Task instructions
Starting with the line containing "In comparing point" and going on through the end of the records, write out every line again, but shift each number in the answers (coordinates and distances alike) by -65. Give only those lines.
** BEGIN Exercise inputs **
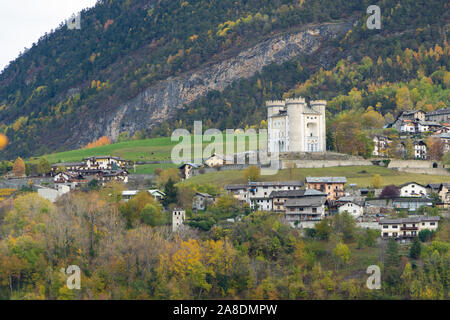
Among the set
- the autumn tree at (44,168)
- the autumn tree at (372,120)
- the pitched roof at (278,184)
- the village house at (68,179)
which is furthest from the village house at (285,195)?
the autumn tree at (372,120)

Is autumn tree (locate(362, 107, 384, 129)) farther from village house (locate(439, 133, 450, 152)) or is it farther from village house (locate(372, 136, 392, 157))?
village house (locate(439, 133, 450, 152))

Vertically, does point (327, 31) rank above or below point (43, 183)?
above

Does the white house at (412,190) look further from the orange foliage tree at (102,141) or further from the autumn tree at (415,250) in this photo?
the orange foliage tree at (102,141)

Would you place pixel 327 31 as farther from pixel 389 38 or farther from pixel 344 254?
pixel 344 254

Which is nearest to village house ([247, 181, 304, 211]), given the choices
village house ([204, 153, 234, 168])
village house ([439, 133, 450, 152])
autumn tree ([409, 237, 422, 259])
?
autumn tree ([409, 237, 422, 259])

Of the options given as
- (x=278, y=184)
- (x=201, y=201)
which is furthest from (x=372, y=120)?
(x=201, y=201)
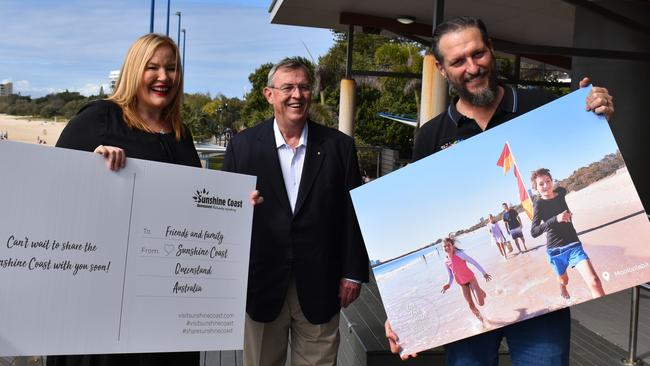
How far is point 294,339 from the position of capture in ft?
9.42

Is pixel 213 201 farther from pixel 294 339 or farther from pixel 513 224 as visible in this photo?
pixel 513 224


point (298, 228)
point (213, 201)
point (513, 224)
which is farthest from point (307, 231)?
point (513, 224)

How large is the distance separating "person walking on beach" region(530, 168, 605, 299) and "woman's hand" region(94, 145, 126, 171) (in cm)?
154

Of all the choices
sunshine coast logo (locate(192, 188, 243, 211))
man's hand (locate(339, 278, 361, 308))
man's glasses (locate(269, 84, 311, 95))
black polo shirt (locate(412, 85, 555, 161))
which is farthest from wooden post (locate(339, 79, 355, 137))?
sunshine coast logo (locate(192, 188, 243, 211))

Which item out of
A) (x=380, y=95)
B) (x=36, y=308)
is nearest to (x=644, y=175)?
(x=36, y=308)

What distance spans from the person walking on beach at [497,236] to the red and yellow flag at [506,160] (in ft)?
0.62

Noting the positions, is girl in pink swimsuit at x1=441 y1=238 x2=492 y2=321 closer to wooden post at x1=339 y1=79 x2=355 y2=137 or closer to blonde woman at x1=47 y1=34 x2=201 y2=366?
blonde woman at x1=47 y1=34 x2=201 y2=366

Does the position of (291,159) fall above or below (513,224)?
above

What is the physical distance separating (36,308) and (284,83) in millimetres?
1460

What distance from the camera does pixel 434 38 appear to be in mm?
2189

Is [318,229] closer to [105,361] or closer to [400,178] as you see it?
[400,178]

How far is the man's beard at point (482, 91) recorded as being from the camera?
6.83 ft

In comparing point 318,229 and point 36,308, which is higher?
point 318,229

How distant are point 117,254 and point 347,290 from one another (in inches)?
46.7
** END Exercise inputs **
Solution to this exercise
In comparing point 318,229 and point 36,308, which is higher?
point 253,164

How distant are point 117,254 and point 347,290 from one another (in inches)?
-18.3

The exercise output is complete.